◆ Quoted passage ◆

▼

Since we just poured a step outside yesterday, the east door was removed all day today. It was real windy. When I got home this afternoon, with a strong wind and temps in the mid 50s, the room was 96 and breezy. The concrete had heated up to 69. This evening I went out and checked and the room was now 68, and the concrete was 68. 

I am gathering the parts for the fan project like Gary talks about. Due to the layout of the house just inside the wall, we need to run the air down a duct to the back of the house. If we blow it right through the wall, most of it will go straight upstairs, which is already the warmest place. I can gather hot air from the sunroom ceiling then duct it down between studs to the crawlspace, then back to the back bedrooms. I had not thought of a return duct but that is a very good idea. 

No woodstove in this house. We've cut enough in the past and insurance was happy to not see one and we got just a bit lazy, maybe. 

Barrels of water will be easy to do.

So will curtains. I see Farmtek sells several types of curtain material for this use. I did a thread on floor coverings earlier and we have almost decided to go with cheap tiles, probably dark red. The concrete has to cure a while longer before we tile. 

Overheating was not a problem this summer. Due to dumb luck when we built it, there is just enough eave to shade the glass in summer, and as soon as the weather in the fall cools and the sun drops lower, the sun comes in and starts heating. We can also replace the doors now with screen doors all summer. 

I'm sure after we get all the glass caulked up and get the beadboard ceiling up so the insulation is covered, we can get 10-15 degrees more heat out of this thing. It was very cheap to build ourselves and is really saving propane.


----------



## mdharris68 (Sep 28, 2006)

Do you have any pictures of your sunroom?


----------



## Ed Norman (Jun 8, 2002)

No, but since you asked nicely, I'll try to take some tomorrow.


----------



## Ed Norman (Jun 8, 2002)

Maybe this picture link works, maybe not. 

http://img205.imageshack.us/img205/5217/20071013002yr9.jpg


----------



## mdharris68 (Sep 28, 2006)

Ed, thanks for posting the pics. Now that I know what kind of glazing you used, I was wondering if that is something you found locally or if you had to mailorder it? I was searching for it on the net and found some but it seems like shipping made the price very high. Thanks again for the pics.


----------



## Ed Norman (Jun 8, 2002)

We got a Farmtek catalog several years ago. It was our first one. I thumbed thru it and noticed the closeout section and they had some 8mm double wall polycarbonate sheets, 6'X10', on closeout. I got interested and sketched out a sunroom. Then I noticed a sticker on the front of the catalog saying free shipping on your first order, plus 15% off. I called and sure enough, they gave me free shipping, 15% off, a dozen pairs of gloves, and a rolling soft cooler. I couldn't believe it. Everything showed up at our farm store where truck shipments unload. We took a trailer and they loaded a huge pallet of polycarbonate up for us and we were in business. If I had to order at full price and pay shipping, I wouldn't have. Once in a while you just get lucky.


----------



## FrodoLass (Jan 15, 2007)

Ed Norman said:


> Maybe this picture link works, maybe not.

▲

◆ Raw data ◆

▼

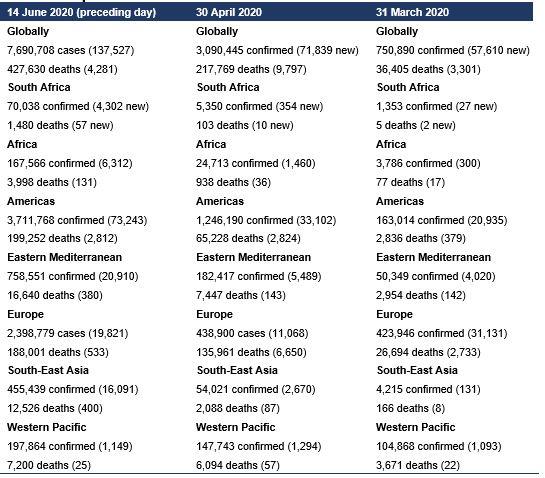 | 14 June 2020 (preceding day) | 30 April 2020 | 31 March 2020 |
|---|---|---|
| Globally | Globally | Globally |
| 7,690,708 cases (137,527) | 3,090,445 confirmed (71,839 new) | 750,890 confirmed (57,610 new) |
| 427,630 deaths (4,281) | 217,769 deaths (9,797) | 36,405 deaths (3,301) |
| South Africa | South Africa | South Africa |
| 70,038 confirmed (4,302 new) | 5,350 confirmed (354 new) | 1,353 confirmed (27 new) |
| 1,480 deaths (57 new) | 103 deaths (10 new) | 5 deaths (2 new) |
| Africa | Africa | Africa |
| 167,566 confirmed (6,312) | 24,713 confirmed (1,460) | 3,786 confirmed (300) |
| 3,998 deaths (131) | 938 deaths (36) | 77 deaths (17) |
| Americas | Americas | Americas |
| 3,711,768 confirmed (73,243) | 1,246,190 confirmed (33,102) | 163,014 confirmed (20,935) |
| 199,252 deaths (2,812) | 65,228 deaths (2,824) | 2,836 deaths (379) |
| Eastern Mediterranean | Eastern Mediterranean | Eastern Mediterranean |
| 758,551 confirmed (20,910) | 182,417 confirmed (5,489) | 50,349 confirmed (4,020) |
| 16,640 deaths (380) | 7,447 deaths (143) | 2,954 deaths (142) |
| Europe | Europe | Europe |
| 2,398,779 cases (19,821) | 438,900 cases (11,068) | 423,946 confirmed (31,131) |
| 188,001 deaths (533) | 135,961 deaths (6,650) | 26,694 deaths (2,733) |
| South-East Asia | South-East Asia | South-East Asia |
| 455,439 confirmed (16,091) | 54,021 confirmed (2,670) | 4,215 confirmed (131) |
| 12,526 deaths (400) | 2,088 deaths (87) | 166 deaths (8) |
| Western Pacific | Western Pacific | Western Pacific |
| 197,864 confirmed (1,149) | 147,743 confirmed (1,294) | 104,868 confirmed (1,093) |
| 7,200 deaths (25) | 6,094 deaths (57) | 3,671 deaths (22) |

▲

◆ Task ◆
Extend the forum thread about the homemade sunroom, picking up right after its last line.

◆ Result for this exercise ◆
> 
> http://img205.imageshack.us/img205/5217/20071013002yr9.jpg


That's really awesome. Thanks!


----------



## Al. Countryboy (Oct 2, 2004)

Ed after reading your post on using the heat from your sun room I wanted you to know that a few years ago we had a hi-tech solarium built at the back of out two story home. It faces the south also. We are in Alabama and we do not have the cold winters as you have. The solarium is 16x48 ft. On our coldest clear winter days temps.(maybe around freezing) the greenhouse/solarium can reach over 100 degrees. We have two small fans at each end so I vented one of these into our master bathroom off our bedroom. I cracked a couple of windows in a couple of the other rooms to let the cooler air circulate back into the greenhouse while the fan was running. We thought how great this worked, but after about 2 weeks began to notice that we where getting a dark looking mildew, mold or something at the tops of some of our rooms and also in one of our upstair bedrooms which we had never had a problem with before. We finally had to remove vents and cover holes leading into the house because of the moisture rich heated air intering the house. We do at times open the solarium doors on up in the mornings when temps. reach close to 100 and let some of this hot moist air out. Then close the doors open the kitchen door to let the heated not so moist air in. We do not do this on a daily basis and have not had this problem again. Most of the solarium top is also glass and boy does it heat up fast. I do think that we really benifit just from the heat in the solarium that heats up the walls at the back of the house though.It could be that you will not have this problem, but might want circulating the air with a few fans before putting in alot of vents,hard work and money to find that it might not work as we did. Almost posted a few days ago, but did not want to bust your bubble. Possibly do a little experimenting first. I am always experimenting and trying different things. Some work. Some don't. This one did not. Good luck.


----------



## Ed Norman (Jun 8, 2002)

Thanks for the input. Around here, humidity is never a problem, it is dry air all year. Mildew is an endangered species.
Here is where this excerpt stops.